In my continued quest to educate and entertain, I’m bringing you the story of the Hartlepool Monkey Incident. Hartlepool, for those who don’t know, is a mid-sized coastal town located in Northumbria, north-east England.
The basic story, which may or may not be true, goes like this:
During the Napoleonic wars, a French warship foundered near Hartlepool and was found by local fishermen. The only survivor of the wreck was a monkey dressed in French naval officers gear, something relatively common at the time.
The good people of Hartlepool, never having seen either a monkey or a Frenchman, presumed them to be one in the same. Some satirical cartoons of the time pictured the French as monkey-like creatures with tails and claws, so perhaps the locals could be forgiven for deciding that the monkey, in its uniform, must be a Frenchman. As Britain was at war with France, they held a drum-head trial of the monkey, accusing it of being a spy and promptly hung it by the neck until dead, dead, dead.
I say it may or may not be true, because there is little evidence one way or the other that the event occurred.

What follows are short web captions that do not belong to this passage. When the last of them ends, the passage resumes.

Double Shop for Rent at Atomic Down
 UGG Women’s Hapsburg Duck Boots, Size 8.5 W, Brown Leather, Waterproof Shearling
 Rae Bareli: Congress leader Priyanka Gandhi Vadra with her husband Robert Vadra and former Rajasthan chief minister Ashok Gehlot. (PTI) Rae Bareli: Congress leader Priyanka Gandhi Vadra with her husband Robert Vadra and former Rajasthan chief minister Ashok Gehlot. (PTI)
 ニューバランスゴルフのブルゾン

There are also slightly different retellings out there. One version has the fishermen who found the wreck hanging the monkey because Admiralty law prevents salvage if there is even one survivor in a ship wreck.
There could even be a darker side to the tale – maybe they didn’t actually hang a ‘monkey’ but a small boy or ‘powder-monkey’. Small boys were employed on warships of this time to prime the canons with gunpowder and were known as ‘powder-monkeys’.
Originally, being called a Monkey hanger was considered an insult. Recently though, the Hartlepudlians have leaned into the Monkey Hanging thing. Now, most of the local sports teams have some sort of reference to either the Monkey, commonly known as H’Angus, or the hanging itself.
In fact, the man who wore the H’Angus costume for Hartlepool United, Stuart Drummond, stood for the post of mayor in 2002 as H’Angus the monkey, and campaigned on a platform which included free bananas for schoolchildren. To widespread surprise, he won, getting 7,400 votes with a 52% share of the vote and a turnout of 30%. He was re-elected by a landslide in 2005, receiving 16,912 votes on a turnout of 51% – 10,000 votes more than his nearest rival, the Labour Party candidate.